=== SUPPLIED MATERIAL ===
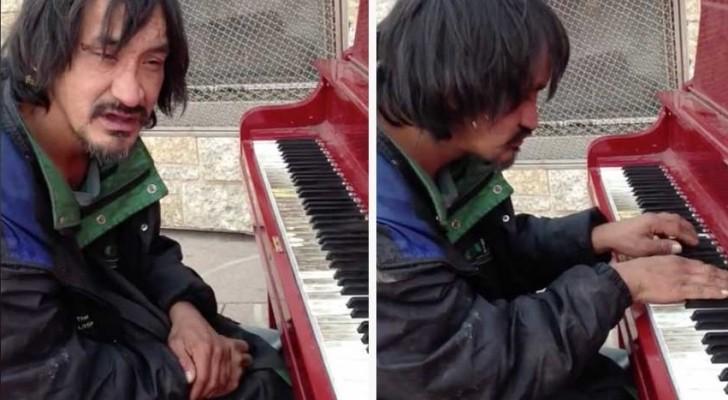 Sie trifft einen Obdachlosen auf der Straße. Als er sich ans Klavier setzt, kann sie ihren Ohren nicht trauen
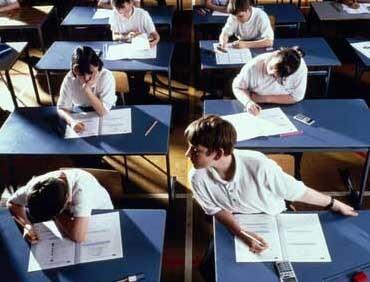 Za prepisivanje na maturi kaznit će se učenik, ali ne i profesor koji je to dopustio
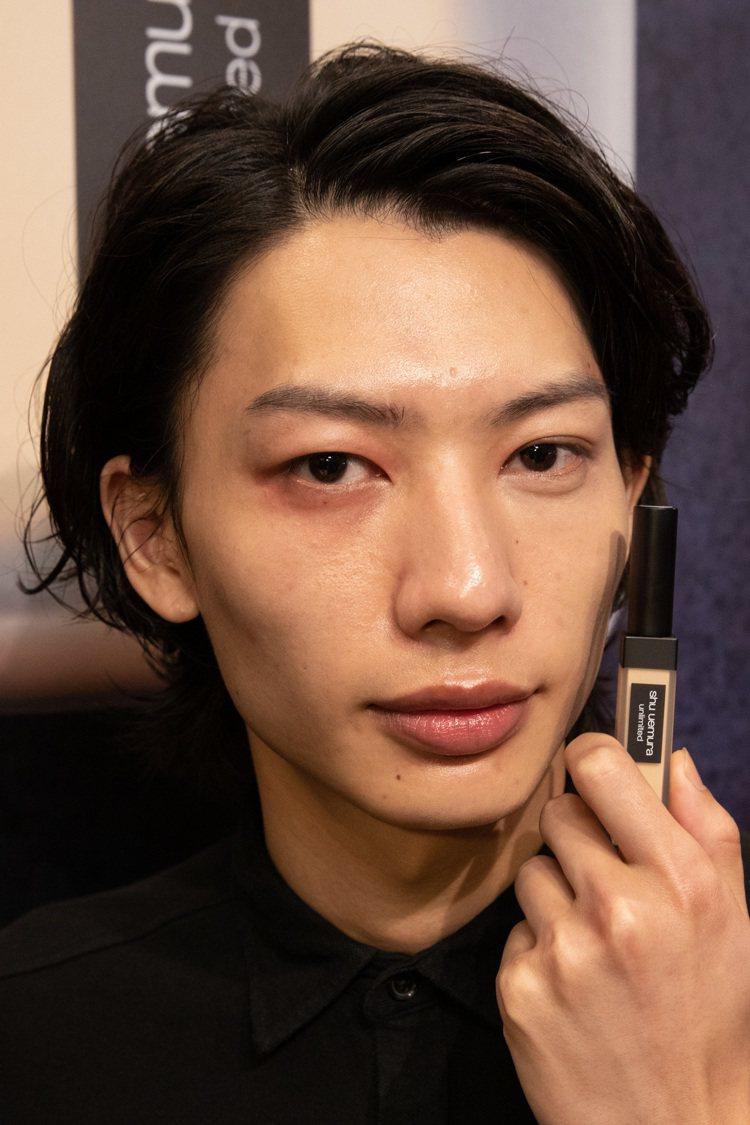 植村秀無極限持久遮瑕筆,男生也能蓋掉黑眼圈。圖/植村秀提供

---

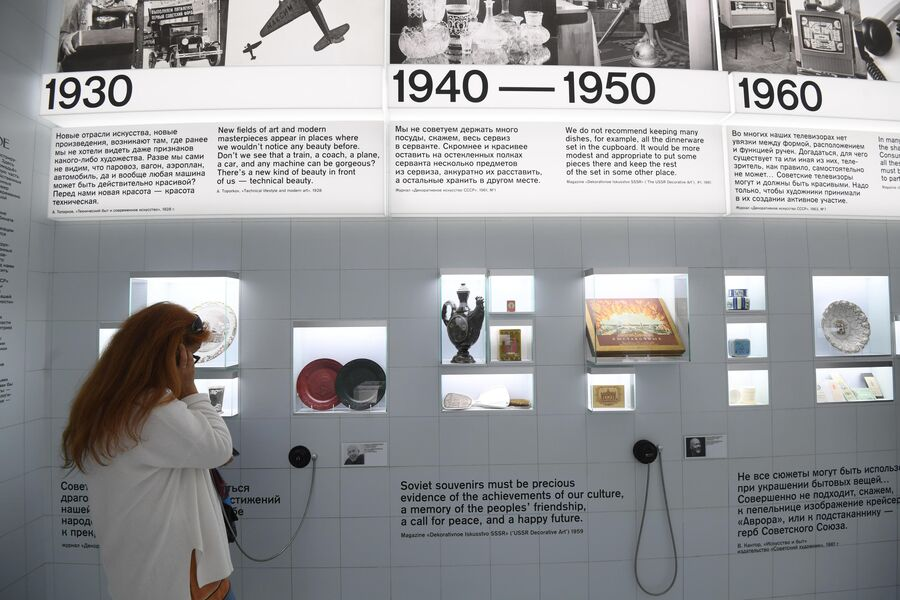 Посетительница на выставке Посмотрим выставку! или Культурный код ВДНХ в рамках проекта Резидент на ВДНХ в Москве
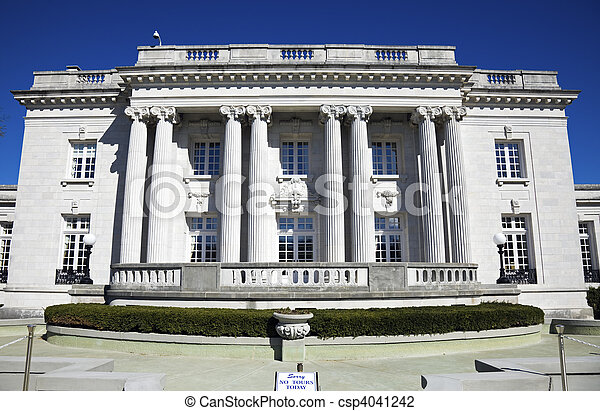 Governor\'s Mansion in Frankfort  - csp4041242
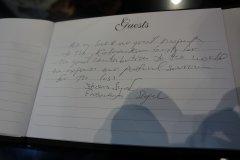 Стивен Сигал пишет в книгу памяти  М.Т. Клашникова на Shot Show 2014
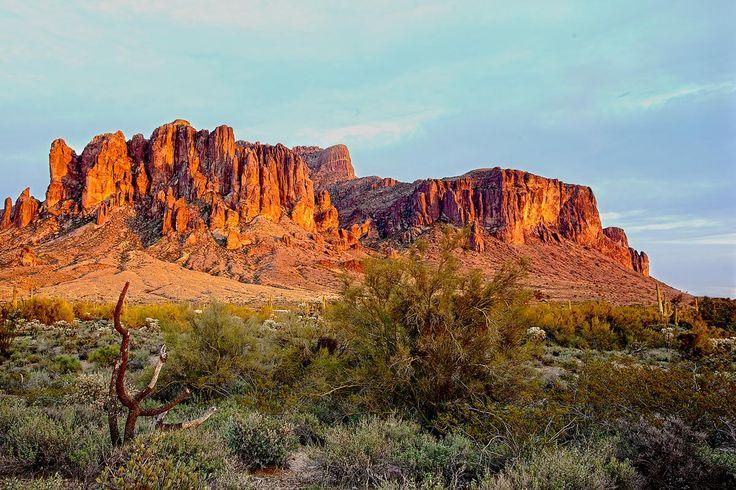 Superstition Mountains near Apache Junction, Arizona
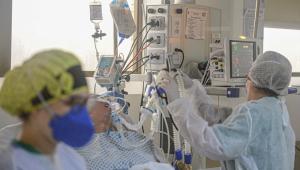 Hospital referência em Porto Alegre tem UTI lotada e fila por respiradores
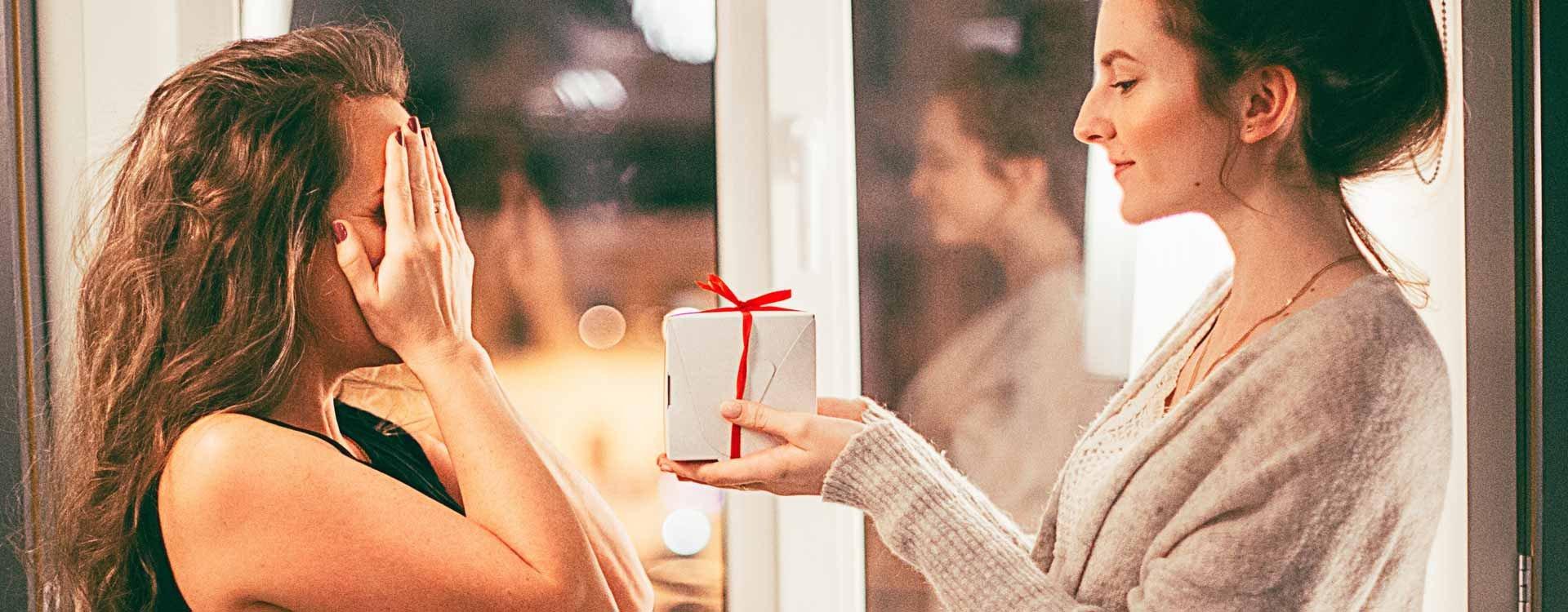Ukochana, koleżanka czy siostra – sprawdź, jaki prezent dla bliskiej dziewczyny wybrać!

=== WHAT YOU ARE ASKED TO DO ===
Set down word for word the lines above from the one with "Sie trifft einen" up to and including the one with "植村秀無極限持久遮瑕筆,男生也能蓋掉黑眼圈。圖/植村秀提供". Omit every picture.

=== PROBLEM SOLUTION ===
 Sie trifft einen Obdachlosen auf der Straße. Als er sich ans Klavier setzt, kann sie ihren Ohren nicht trauen
 Za prepisivanje na maturi kaznit će se učenik, ali ne i profesor koji je to dopustio
 植村秀無極限持久遮瑕筆,男生也能蓋掉黑眼圈。圖/植村秀提供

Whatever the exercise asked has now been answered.